§ **Text excerpt**

>>

Are you working on a drafting board?

Critter.gif
JHG
 
Some state boards of Engineering require that you keep a signed/sealed copy of ANY produced drawing, design, report, study, etc. for a certain period of time. In my state, it is 3 years. Check with your state board. I would keep the hard copy for that period of time required, then keep an electronic copy "forever".
 
bmagdalena,

Can you still get blueprint (diazo) machines? I love them.

Print your drawings on vellum, then sign and stamp them. Issue blueline prints of the drawing with the signatures and stamps. You now have source control. You can easily identify prints you issued. You can easily identify prints someone else issued, and perhaps modified as per thread765-303867.

Is it really that hard to store vellums?

Critter.gif
JHG
 
We keep all drawings, and then write SUPERSEDED in big, red letters on the old copies.
 
I do like sita does with any important document and superseded versions.

As well as showing progressive changes, they can also indicate original intent or scope which may progressively slide during a project.

Regards
Pat
See FAQ731-376 for tips on use of eng-tips by professional engineers &
for site rules
 
Why do you keep the original signed drawings? Isn't that what your client is paying for?
 
FSS - nope. Client pays for professional services. The drawings are not professional services but only instruments of that service.
 
And many times drawings are delivered in electronic format and client dont care about the originals.

<<

§ **Tasks**
1. In the forum thread on keeping signed drawings, reproduce the passage from "I do like sita" up to and including "about the originals." word for word.
2. According to the forum thread on keeping signed drawings, how long does the poster's state require a signed/sealed copy of a produced drawing to be kept?
3. Condense the paragraph of the forum thread on keeping signed drawings that begins "Print your drawings on vellum" into a short list that keeps its main facts.

§ **Extracted material**
>>

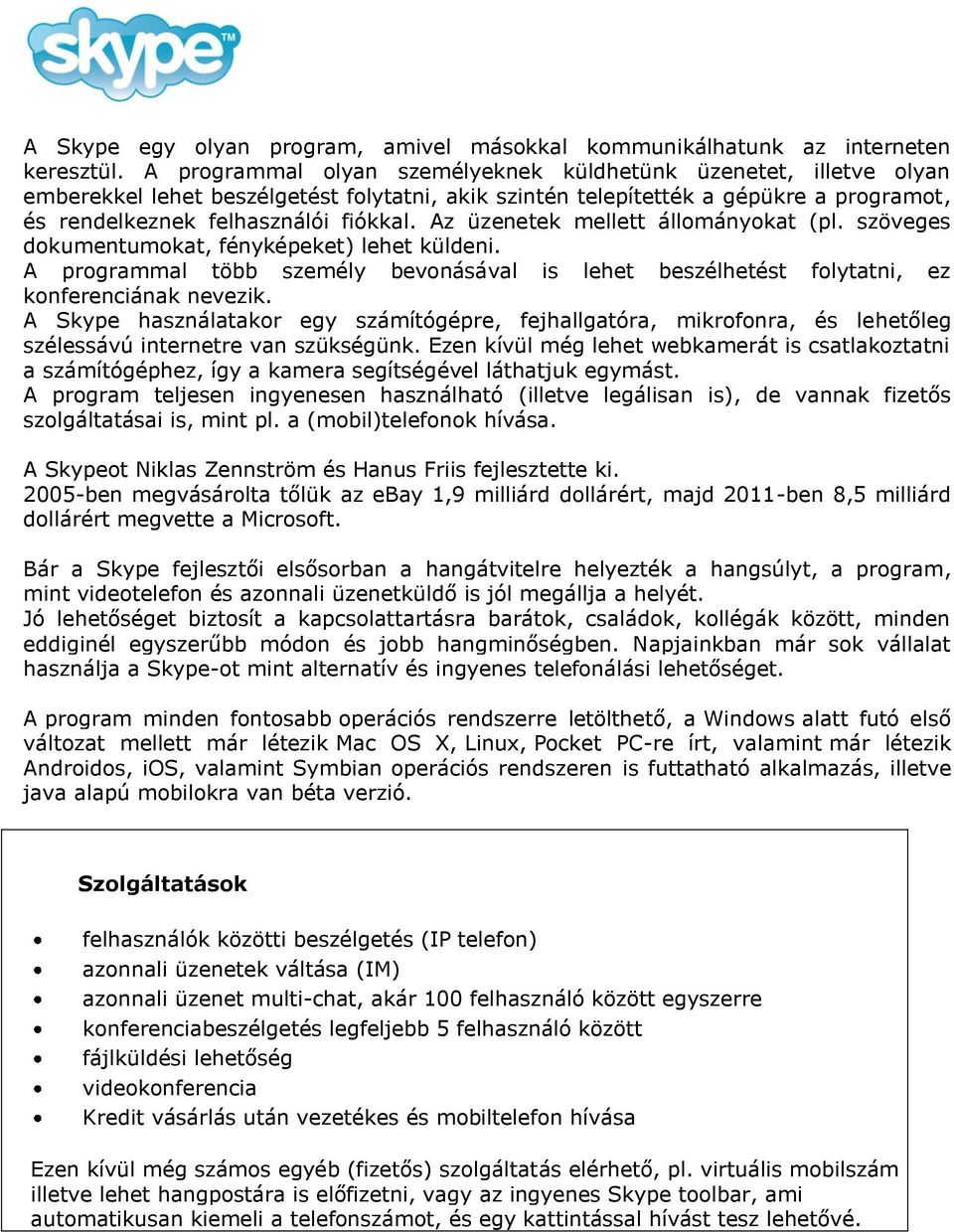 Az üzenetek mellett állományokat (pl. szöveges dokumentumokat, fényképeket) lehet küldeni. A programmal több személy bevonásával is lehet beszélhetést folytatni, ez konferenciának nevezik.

<<
>>

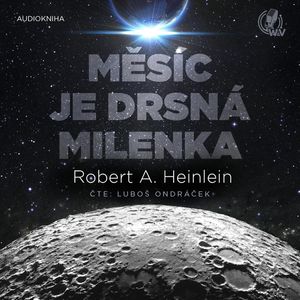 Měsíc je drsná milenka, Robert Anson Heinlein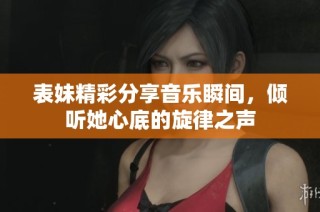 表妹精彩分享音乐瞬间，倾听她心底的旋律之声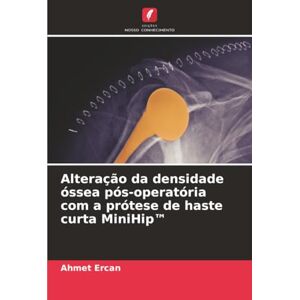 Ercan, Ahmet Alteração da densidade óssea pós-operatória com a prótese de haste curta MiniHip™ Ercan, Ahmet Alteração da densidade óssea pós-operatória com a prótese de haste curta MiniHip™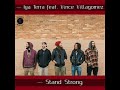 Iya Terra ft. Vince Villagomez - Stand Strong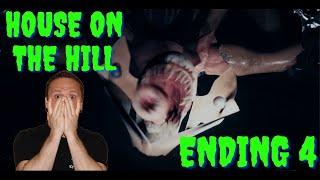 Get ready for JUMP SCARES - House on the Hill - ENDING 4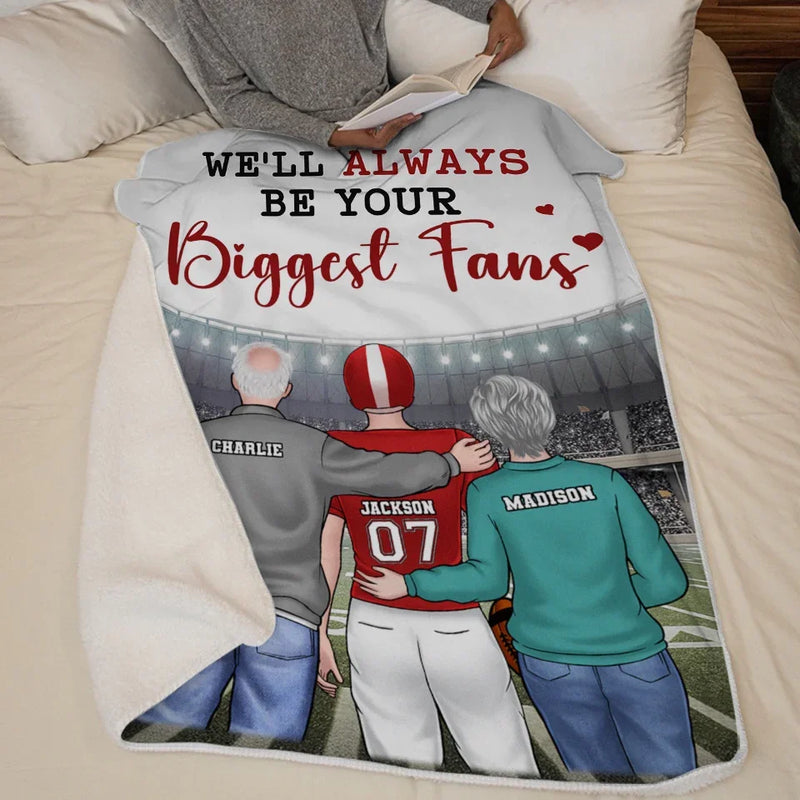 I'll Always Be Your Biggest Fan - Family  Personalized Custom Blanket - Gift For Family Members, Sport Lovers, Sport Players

<<

§ **Your written answers**
1.
I do like sita does with any important document and superseded versions.

As well as showing progressive changes, they can also indicate original intent or scope which may progressively slide during a project.

Regards
Pat
See FAQ731-376 for tips on use of eng-tips by professional engineers &
for site rules
 
Why do you keep the original signed drawings? Isn't that what your client is paying for?
 
FSS - nope. Client pays for professional services. The drawings are not professional services but only instruments of that service.
 
And many times drawings are delivered in electronic format and client dont care about the originals.

2. 3 years.

3.
- Print drawings on vellum, then sign and stamp them.
- Issue blueline prints that show the signatures and stamps.
- This gives source control.
- Prints you issued are easy to identify.
- Prints issued by someone else, and perhaps modified as per thread765-303867, are also easy to identify.